I'm using a rather ugly approach:
var app = require('express')(),
server = require('http').createServer(app),
fs = require('fs');
server.listen(80);
path = "/Users/my/path/";
var served_files = {};
["myfile1.html","myfile2.html","myfile3.html"].forEach(function(file){
served_files["/"+file] = fs.readFileSync(path+file,"utf8");
});
app.use(function(req,res){
if (served_files[req.path])
res.send(files[req.path]);
});
What's the proper way to do it?
Express has a built in middleware for this. It's part of connect, which express is built on. The middleware itself uses send.
// just add the middleware to your app stack via `use`
app.use(express.static(yourpath));
In answer to your comment, no, there is no way to manually select files. Though by default the middleware will ignore folders prefixed with .

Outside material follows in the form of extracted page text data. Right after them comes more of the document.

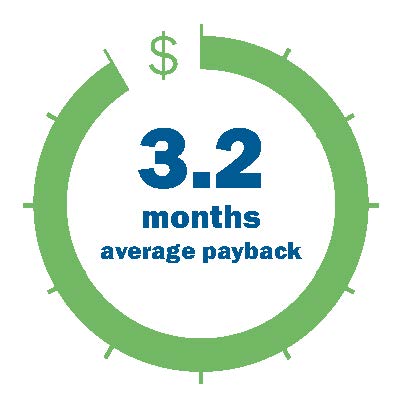 $

3.2
months
average payback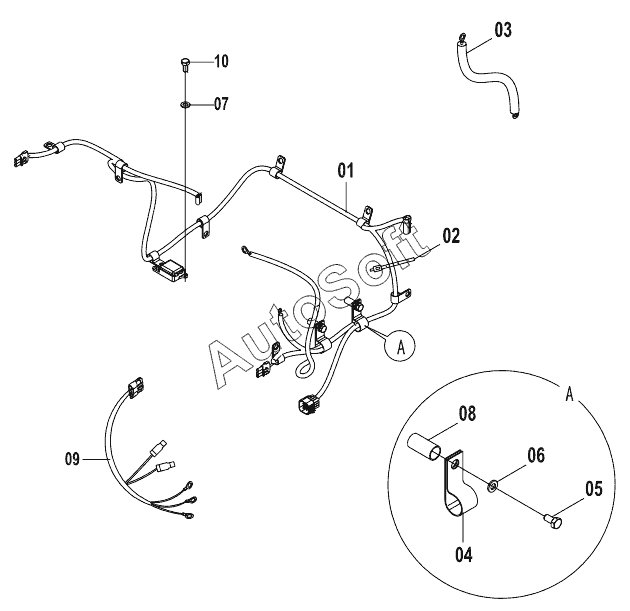 03
10
07
01
02
AutoSoft
A
A
08
06
05
04
09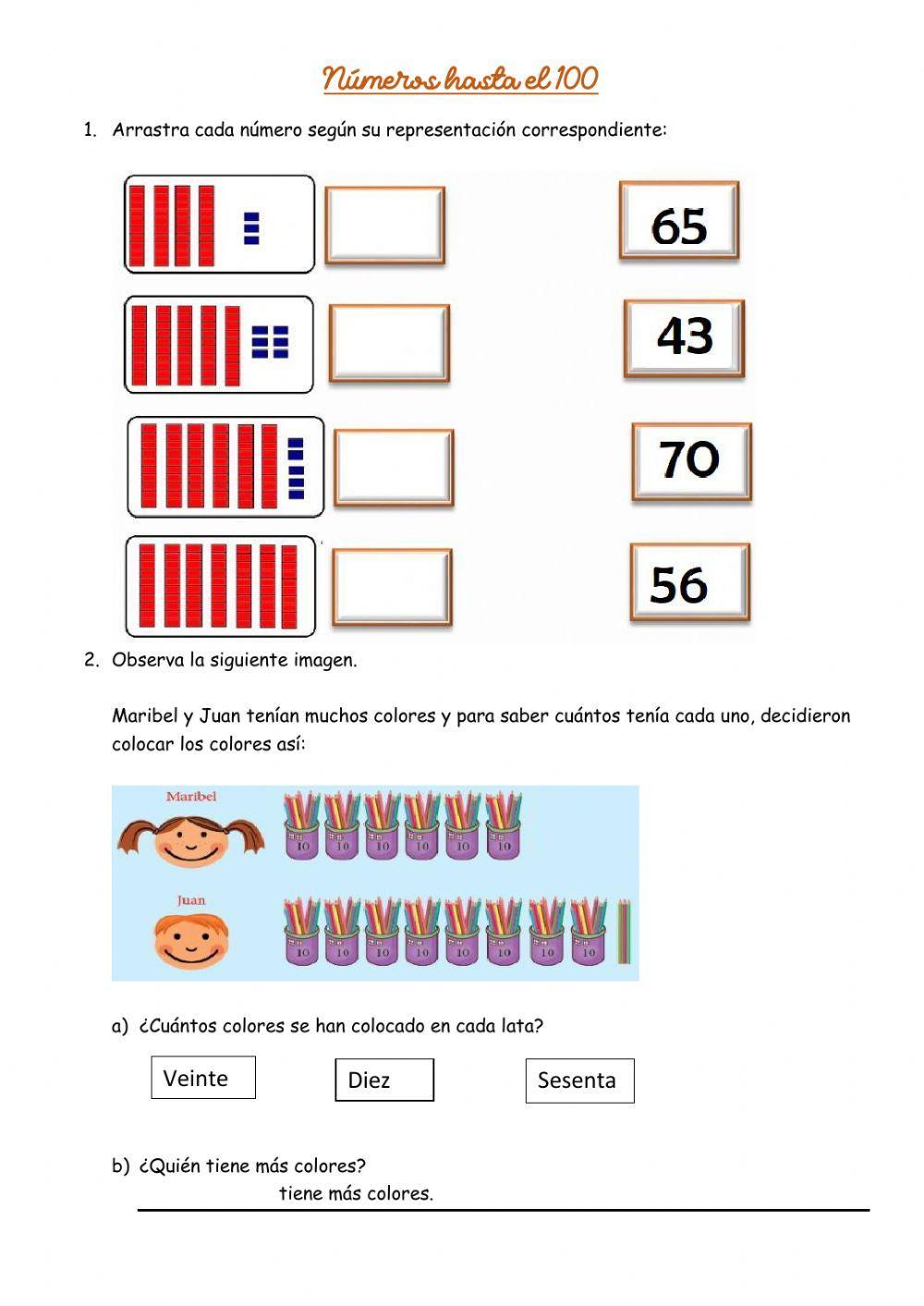 Números hasta el 100

1. Arrastra cada número según su representación correspondiente:

65

43

70

56

2. Observa la siguiente imagen.

Maribel y Juan tenían muchos colores y para saber cuántos tenía cada uno, decidieron colocar los colores así:

Maribel

10 10 10 10 10 10

Juan

10 10 10 10 10 10 10 10

a) ¿Cuántos colores se han colocado en cada lata?

Veinte

Diez

Sesenta

b) ¿Quién tiene más colores?

tiene más colores.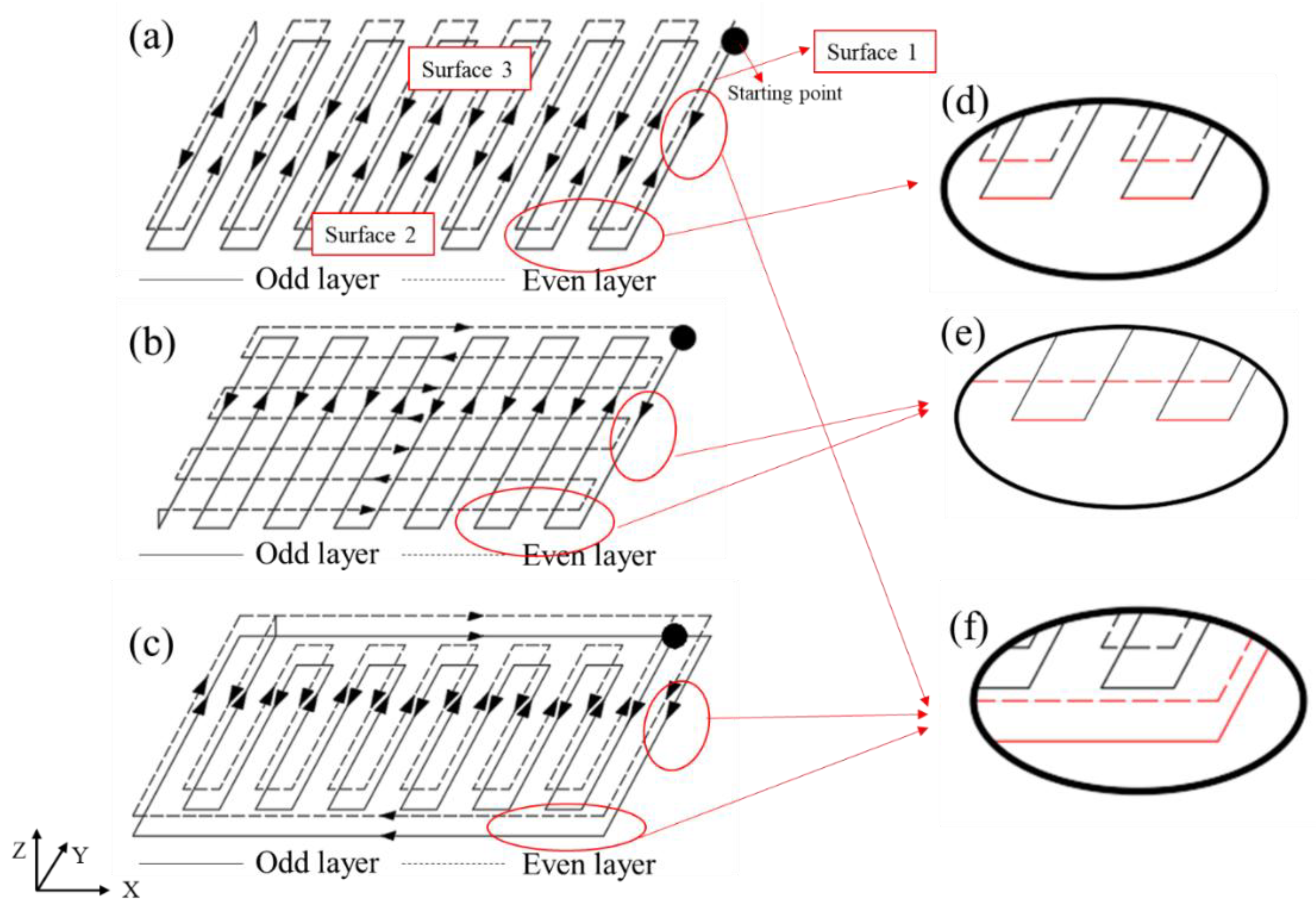 (a)

Surface 3

Surface 1

Starting point

Surface 2

Odd layer Even layer

(d)

(b)

Odd layer Even layer

(e)

(c)

Odd layer Even layer

(f)

Z Y X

, so for example a folder named .hidden
would not be served.
To hide files or folders manually, you could insert your own middleware before static
to filter out paths before the request reaches it. The following would prevent serving any files from folders named hidden
:
app.use(function(req, res, next) {
if (/\/hidden\/*/.test(req.path)) {
return res.send(404, "Not Found"); // or 403, etc
};
next();
});
app.use(express.static(__dirname+"/public"));
If you want to have a solution without using Express (as you asked for "simple" explicitly), check out the node-static module.
It allows you to serve a folder just like the appropriate middleware for Express, but it also allows you to serve only specific files.
In the simplest case it's just:
var http = require('http'),
static = require('node-static');
var folder = new(static.Server)('./foo');
http.createServer(function (req, res) {
req.addListener('end', function () {
folder.serve(req, res);
});
}).listen(3000);
If you need some examples, have a look at the GitHub project page, there are several of them.
PS: You can even install node-static globally and use it as a CLI tool by just running it from the shell inside the folder you wish to serve:
$ static
That's it :-)!
PPS: Regarding your original example, it would be way better to use piping with streams here instead of loading all the files in a synchronous way.